Mon Feb 13 06:42:00 CET 2012

Paul Moore writes:

 > > But you obviously do know the convention -- use UTF-8.
 > 
 > No. I know that a lot of Unix people advocate UTF-8, and I gather it's
 > rapidly becoming standard in the Unix world. But I work on Windows,
 > and UTF-8 is not the standard there. I have no idea if UTF-8 is
 > accepted cross-platform,

It is.  All of Microsoft's programs (and I suppose most third-party
software, too) that I know of will happily import UTF-8-encoded text,
and produce it as well.  Most Microsoft-specific file formats (eg,
Word) use UTF-16 internally, but they can't be read by most
text-oriented programs, so in practice they're app/octet-strm.

The problem is the one you point out: files you receive from third
parties are still fairly likely to be in a non-Unicode encoding.

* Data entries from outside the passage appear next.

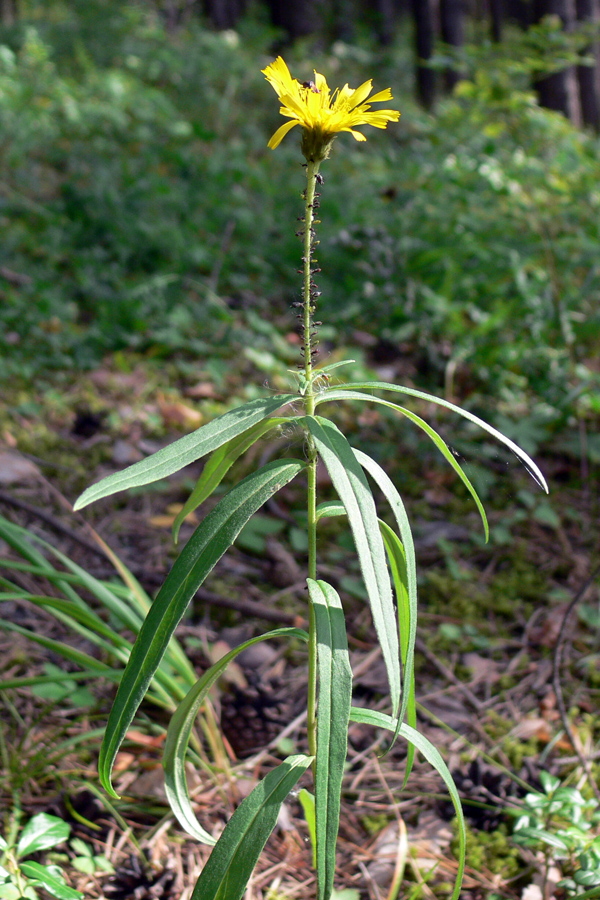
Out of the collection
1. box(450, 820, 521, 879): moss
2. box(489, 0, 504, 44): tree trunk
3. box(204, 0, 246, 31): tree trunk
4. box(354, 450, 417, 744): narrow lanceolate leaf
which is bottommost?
box(450, 820, 521, 879): moss

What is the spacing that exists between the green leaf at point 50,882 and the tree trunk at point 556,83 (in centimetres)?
685

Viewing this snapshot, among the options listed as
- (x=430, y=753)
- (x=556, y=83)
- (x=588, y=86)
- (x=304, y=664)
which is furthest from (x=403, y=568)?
(x=588, y=86)

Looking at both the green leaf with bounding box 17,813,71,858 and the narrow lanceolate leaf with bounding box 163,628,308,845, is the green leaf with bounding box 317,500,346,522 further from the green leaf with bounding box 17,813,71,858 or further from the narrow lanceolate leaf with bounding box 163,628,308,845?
the green leaf with bounding box 17,813,71,858

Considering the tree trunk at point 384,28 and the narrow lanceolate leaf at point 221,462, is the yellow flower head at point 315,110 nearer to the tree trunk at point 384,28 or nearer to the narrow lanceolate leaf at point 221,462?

 > Fair comment. My point here is that I *am* dealing with "legacy" data
 > in your sense. And I do so on a day to day basis. UTF-8 is very, very
 > rare in my world (Windows). Latin-1 (or something close) is common.
 > 
 > There is no cross-platform standard yet. And probably won't be until
 > Windows moves to UTF-8 as the standard encoding. Which ain't happening
 > soon.

True.  But for personal use, and for communicating with people you
have some influence over, you can use/recommend UTF-8 safely as far I
know.  I occasionally get asked by Japanese people why files I send in
UTF-8 are broken; it invariably turns out that they sent me a file in
Shift JIS that contained a non-JIS (!) character and my software
translated it to REPLACEMENT CHARACTER before sending as UTF-8.

 > I think people are much more aware of the issues, but cross-platform
 > handling remains a hard problem. I don't wish to make assumptions, but
 > your insistence that UTF-8 is a viable solution suggests to me that
 > you don't know much about the handling of Unicode on Windows. I wish I
 > had that luxury...

I don't understand what you mean by that.  Windows doesn't make
handling any non-Unicode encodings easy, in my experience, except for
the local code page.  So, OK, if you're in a monolingual Windows
environment (eg, the typical Japanese office), everybody uses a common
legacy encoding for file exchange (including URLs and MIME filename=
:-(, in particular Shift JIS), and only that encoding works well (ie,
without the assistance of senior tech support personnel).  Handling
Unicode, though, isn't really an issue; all of Microsoft's programs
happily deal with UTF-8 and UTF-16 (in its several varieties).

 > And that's even without all this foreign UTF-8 I get from the Unix
 > guys :-) Apart from the blasted UTF-16, all of it's "ASCII most of
 > the time".

Indeed.  Do you really see UTF-16 in files that you process with
Python?